Data records:
* START *

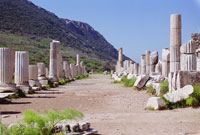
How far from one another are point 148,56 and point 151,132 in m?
20.6

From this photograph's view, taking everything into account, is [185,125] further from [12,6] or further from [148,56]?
[12,6]

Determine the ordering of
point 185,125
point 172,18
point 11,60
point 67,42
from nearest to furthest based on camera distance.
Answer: point 185,125 → point 11,60 → point 172,18 → point 67,42

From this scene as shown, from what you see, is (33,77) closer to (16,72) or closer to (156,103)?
(16,72)

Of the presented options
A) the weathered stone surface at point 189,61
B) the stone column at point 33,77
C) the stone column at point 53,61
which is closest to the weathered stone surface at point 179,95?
the weathered stone surface at point 189,61

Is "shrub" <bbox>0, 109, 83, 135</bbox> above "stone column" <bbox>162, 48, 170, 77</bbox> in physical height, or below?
below

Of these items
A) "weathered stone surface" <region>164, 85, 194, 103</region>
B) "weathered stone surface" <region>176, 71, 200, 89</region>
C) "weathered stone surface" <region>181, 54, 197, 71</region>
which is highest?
"weathered stone surface" <region>181, 54, 197, 71</region>

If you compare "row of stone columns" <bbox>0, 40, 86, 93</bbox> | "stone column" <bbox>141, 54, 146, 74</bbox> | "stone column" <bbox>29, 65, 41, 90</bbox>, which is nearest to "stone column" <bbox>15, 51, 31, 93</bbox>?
"row of stone columns" <bbox>0, 40, 86, 93</bbox>

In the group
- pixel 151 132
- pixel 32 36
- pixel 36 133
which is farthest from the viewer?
pixel 32 36

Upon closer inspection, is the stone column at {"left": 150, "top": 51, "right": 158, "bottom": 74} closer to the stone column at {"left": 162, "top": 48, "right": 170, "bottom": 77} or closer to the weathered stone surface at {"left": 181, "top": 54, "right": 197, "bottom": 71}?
the stone column at {"left": 162, "top": 48, "right": 170, "bottom": 77}

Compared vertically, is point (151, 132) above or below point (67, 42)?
below

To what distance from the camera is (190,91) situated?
35.8ft

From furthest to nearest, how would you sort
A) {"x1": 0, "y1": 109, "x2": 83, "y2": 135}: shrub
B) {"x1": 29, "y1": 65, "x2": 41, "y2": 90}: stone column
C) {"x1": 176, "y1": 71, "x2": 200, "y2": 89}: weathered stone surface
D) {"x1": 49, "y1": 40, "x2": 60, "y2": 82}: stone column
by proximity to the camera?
{"x1": 49, "y1": 40, "x2": 60, "y2": 82}: stone column → {"x1": 29, "y1": 65, "x2": 41, "y2": 90}: stone column → {"x1": 176, "y1": 71, "x2": 200, "y2": 89}: weathered stone surface → {"x1": 0, "y1": 109, "x2": 83, "y2": 135}: shrub

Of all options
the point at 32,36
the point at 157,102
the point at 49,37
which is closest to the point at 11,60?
the point at 157,102

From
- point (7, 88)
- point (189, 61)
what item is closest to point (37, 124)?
point (7, 88)
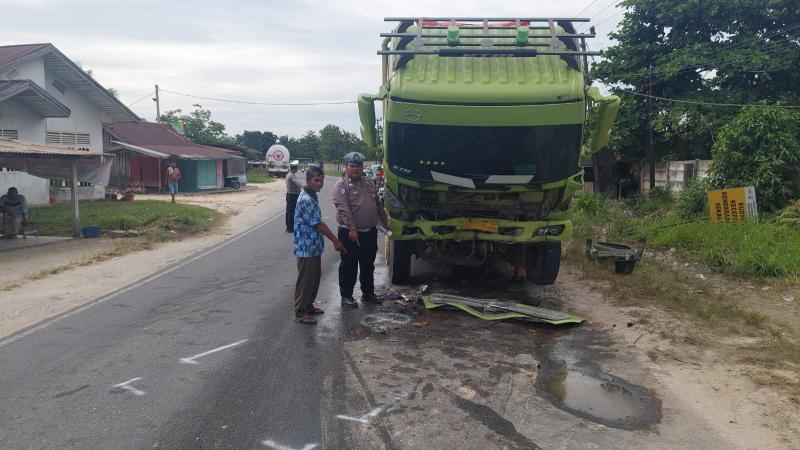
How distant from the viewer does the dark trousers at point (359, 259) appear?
282 inches

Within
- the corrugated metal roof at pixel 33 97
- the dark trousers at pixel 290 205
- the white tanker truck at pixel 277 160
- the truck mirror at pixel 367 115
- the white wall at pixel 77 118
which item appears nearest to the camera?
the truck mirror at pixel 367 115

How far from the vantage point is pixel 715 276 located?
8969 mm

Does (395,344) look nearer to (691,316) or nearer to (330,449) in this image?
(330,449)

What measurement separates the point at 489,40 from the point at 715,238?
6.22m

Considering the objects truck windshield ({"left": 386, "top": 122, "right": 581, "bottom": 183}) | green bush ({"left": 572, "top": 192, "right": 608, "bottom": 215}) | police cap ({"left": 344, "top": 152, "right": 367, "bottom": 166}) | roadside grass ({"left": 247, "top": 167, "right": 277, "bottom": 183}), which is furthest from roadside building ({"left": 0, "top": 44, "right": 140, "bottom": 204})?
roadside grass ({"left": 247, "top": 167, "right": 277, "bottom": 183})

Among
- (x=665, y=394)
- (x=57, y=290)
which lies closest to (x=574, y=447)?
(x=665, y=394)

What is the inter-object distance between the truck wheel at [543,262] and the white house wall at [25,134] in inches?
620

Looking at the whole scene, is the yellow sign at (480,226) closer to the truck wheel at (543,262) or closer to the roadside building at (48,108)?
the truck wheel at (543,262)

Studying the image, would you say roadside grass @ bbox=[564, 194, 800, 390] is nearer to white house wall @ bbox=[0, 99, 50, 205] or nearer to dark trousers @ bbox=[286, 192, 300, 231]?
dark trousers @ bbox=[286, 192, 300, 231]

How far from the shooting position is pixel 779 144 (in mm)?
12164

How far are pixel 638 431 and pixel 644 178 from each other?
1738cm

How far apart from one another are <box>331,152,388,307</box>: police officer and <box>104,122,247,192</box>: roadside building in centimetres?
2278

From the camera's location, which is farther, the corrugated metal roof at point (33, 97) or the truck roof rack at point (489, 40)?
the corrugated metal roof at point (33, 97)

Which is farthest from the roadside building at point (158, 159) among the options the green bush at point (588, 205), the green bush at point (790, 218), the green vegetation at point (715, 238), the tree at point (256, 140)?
the tree at point (256, 140)
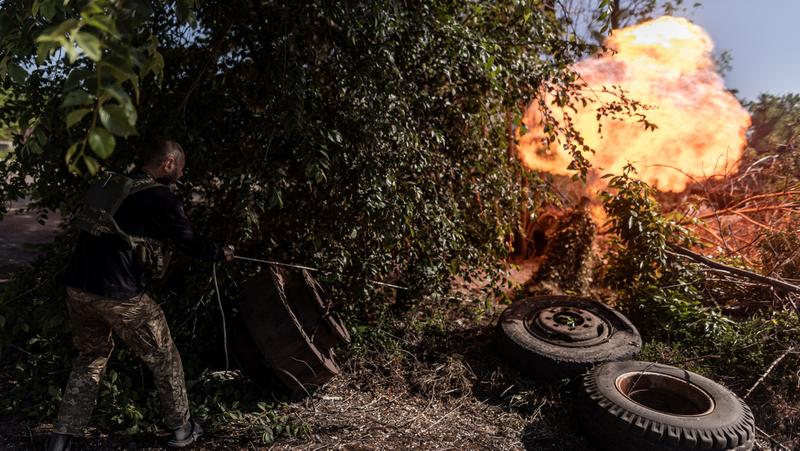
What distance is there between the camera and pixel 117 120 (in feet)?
5.66

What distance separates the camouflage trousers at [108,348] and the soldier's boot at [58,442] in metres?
0.03

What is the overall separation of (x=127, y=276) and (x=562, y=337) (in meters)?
3.50

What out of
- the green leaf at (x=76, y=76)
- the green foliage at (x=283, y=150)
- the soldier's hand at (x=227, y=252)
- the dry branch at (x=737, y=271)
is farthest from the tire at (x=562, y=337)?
the green leaf at (x=76, y=76)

* END *

(Directions) Can you copy every one of the records above word for word, leaving out the pictures?

(Finished answer)
How far from one another are point 148,56 and point 151,132 in m?
20.6

From this photograph's view, taking everything into account, is [185,125] further from [12,6] or further from [148,56]?
[12,6]

Determine the ordering of
point 185,125
point 172,18
point 11,60
point 67,42
from nearest to furthest based on camera distance.
Answer: point 185,125 → point 11,60 → point 172,18 → point 67,42

From this scene as shown, from what you see, is (33,77) closer to (16,72) or closer to (156,103)?
(16,72)

Of the presented options
A) the weathered stone surface at point 189,61
B) the stone column at point 33,77
C) the stone column at point 53,61
which is closest to the weathered stone surface at point 179,95?
the weathered stone surface at point 189,61

Is "shrub" <bbox>0, 109, 83, 135</bbox> above "stone column" <bbox>162, 48, 170, 77</bbox> in physical height, or below?
below

Of these items
A) "weathered stone surface" <region>164, 85, 194, 103</region>
B) "weathered stone surface" <region>176, 71, 200, 89</region>
C) "weathered stone surface" <region>181, 54, 197, 71</region>
which is highest?
"weathered stone surface" <region>181, 54, 197, 71</region>

If you compare "row of stone columns" <bbox>0, 40, 86, 93</bbox> | "stone column" <bbox>141, 54, 146, 74</bbox> | "stone column" <bbox>29, 65, 41, 90</bbox>, which is nearest to "stone column" <bbox>15, 51, 31, 93</bbox>?
"row of stone columns" <bbox>0, 40, 86, 93</bbox>

In the group
- pixel 151 132
- pixel 32 36
- pixel 36 133
which is farthest from the viewer?
pixel 32 36

Upon closer inspection, is the stone column at {"left": 150, "top": 51, "right": 158, "bottom": 74} closer to the stone column at {"left": 162, "top": 48, "right": 170, "bottom": 77} or closer to the weathered stone surface at {"left": 181, "top": 54, "right": 197, "bottom": 71}?
the stone column at {"left": 162, "top": 48, "right": 170, "bottom": 77}

Compared vertically, is point (151, 132) above or below point (67, 42)?
below

To what distance from the camera is (190,91) situated?
35.8ft

From furthest to nearest, how would you sort
A) {"x1": 0, "y1": 109, "x2": 83, "y2": 135}: shrub
B) {"x1": 29, "y1": 65, "x2": 41, "y2": 90}: stone column
C) {"x1": 176, "y1": 71, "x2": 200, "y2": 89}: weathered stone surface
D) {"x1": 49, "y1": 40, "x2": 60, "y2": 82}: stone column
by proximity to the camera?
{"x1": 49, "y1": 40, "x2": 60, "y2": 82}: stone column → {"x1": 29, "y1": 65, "x2": 41, "y2": 90}: stone column → {"x1": 176, "y1": 71, "x2": 200, "y2": 89}: weathered stone surface → {"x1": 0, "y1": 109, "x2": 83, "y2": 135}: shrub

Of all options
the point at 32,36
the point at 157,102
the point at 49,37
which is closest to the point at 11,60?
the point at 157,102

From
- point (7, 88)
- point (189, 61)
what item is closest to point (37, 124)?
point (7, 88)
How distant from the viewer does the dark trousers at point (359, 259) appear?
282 inches

Within
- the corrugated metal roof at pixel 33 97
- the dark trousers at pixel 290 205
- the white tanker truck at pixel 277 160
- the truck mirror at pixel 367 115
- the white wall at pixel 77 118
which item appears nearest to the camera?
the truck mirror at pixel 367 115

How far from the vantage point is pixel 715 276 located?
8969 mm

Does (395,344) look nearer to (691,316) or nearer to (330,449) in this image?
(330,449)

What measurement separates the point at 489,40 from the point at 715,238?
6.22m

Considering the objects truck windshield ({"left": 386, "top": 122, "right": 581, "bottom": 183}) | green bush ({"left": 572, "top": 192, "right": 608, "bottom": 215}) | police cap ({"left": 344, "top": 152, "right": 367, "bottom": 166}) | roadside grass ({"left": 247, "top": 167, "right": 277, "bottom": 183}), which is furthest from roadside building ({"left": 0, "top": 44, "right": 140, "bottom": 204})?
roadside grass ({"left": 247, "top": 167, "right": 277, "bottom": 183})

Among
- (x=665, y=394)
- (x=57, y=290)
which lies closest to (x=574, y=447)?
(x=665, y=394)

What is the inter-object distance between the truck wheel at [543,262] and the white house wall at [25,134] in inches?
620

Looking at the whole scene, is the yellow sign at (480,226) closer to the truck wheel at (543,262) or closer to the roadside building at (48,108)?
the truck wheel at (543,262)

Studying the image, would you say roadside grass @ bbox=[564, 194, 800, 390] is nearer to white house wall @ bbox=[0, 99, 50, 205] or nearer to dark trousers @ bbox=[286, 192, 300, 231]?
dark trousers @ bbox=[286, 192, 300, 231]

How far from the shooting position is pixel 779 144 (in mm)?
12164

How far are pixel 638 431 and pixel 644 178 from each other?
1738cm

How far apart from one another are <box>331,152,388,307</box>: police officer and <box>104,122,247,192</box>: roadside building in centimetres?
2278

From the camera's location, which is farther, the corrugated metal roof at point (33, 97) or the truck roof rack at point (489, 40)?
the corrugated metal roof at point (33, 97)

Which is farthest from the roadside building at point (158, 159) among the options the green bush at point (588, 205), the green bush at point (790, 218), the green vegetation at point (715, 238), the tree at point (256, 140)?
the tree at point (256, 140)
What distance is there between the camera and pixel 117 120 (in feet)?
5.66

What distance separates the camouflage trousers at [108,348] and the soldier's boot at [58,442] in metres?
0.03

What is the overall separation of (x=127, y=276) and (x=562, y=337) (in meters)?
3.50

What out of
- the green leaf at (x=76, y=76)
- the green foliage at (x=283, y=150)
- the soldier's hand at (x=227, y=252)
- the dry branch at (x=737, y=271)
is farthest from the tire at (x=562, y=337)?
the green leaf at (x=76, y=76)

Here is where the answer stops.